Florenzano, em seu livro Nascer, Viver e Morrer na Grécia Antiga (1996), amplia as
reflexões de Gennep e discute como, na Grécia Antiga, o ritual do casamento constituía o rito
de passagem principal das meninas gregas. A cerimônia do casamento estava associada a uma
experiência de rapto e de morte simbólica, já que o seu modelo mítico seria o rapto de
Perséfone pelo deus dos mortos. Esta identificação simbólica entre casamento e morte
buscava preparar ritualmente as moças para a sua separação brusca do grupo social das
crianças e sua entrada no grupo social da mulher adulta.

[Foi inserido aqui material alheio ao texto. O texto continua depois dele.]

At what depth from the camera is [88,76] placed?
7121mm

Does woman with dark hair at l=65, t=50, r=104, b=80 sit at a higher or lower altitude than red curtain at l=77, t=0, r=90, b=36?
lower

Tanto o relato do Hino Homérico quanto o conto O Búfalo se referem a uma experiência
de transformação iniciática das personagens através do contato com o masculino. O rapto de
Perséfone, de um lado, e o encontro com o búfalo da personagem de Clarice, de outro,
representariam um rito de passagem, uma experiência de morte simbólica da menina que se
transforma na mulher a partir de seu confronto com o desconhecido. O sombrio deus da morte
e o negro búfalo expressam a entrada das personagens no mundo obscuro e novo da vida
adulta e da sexualidade.
Bibliografia
FLORENZANO, Maria Beatriz. Nascer, Viver e Morrer na Grécia Antiga. São Paulo:
Atual Editora, 1996.
LISPECTOR, Clarice. Laços de Família (1960). Rio de Janeiro: Rocco, 1998.
RIBEIRO Júnior. Hinos homéricos. São Paulo: Unesp, 2010.
SEABRA, Zelita. Identidade Feminina. Petrópolis: Vozes, 1985.
VAN GENNEP, Arnold. Os Ritos de Passagem. Petrópolis: Vozes, 1977.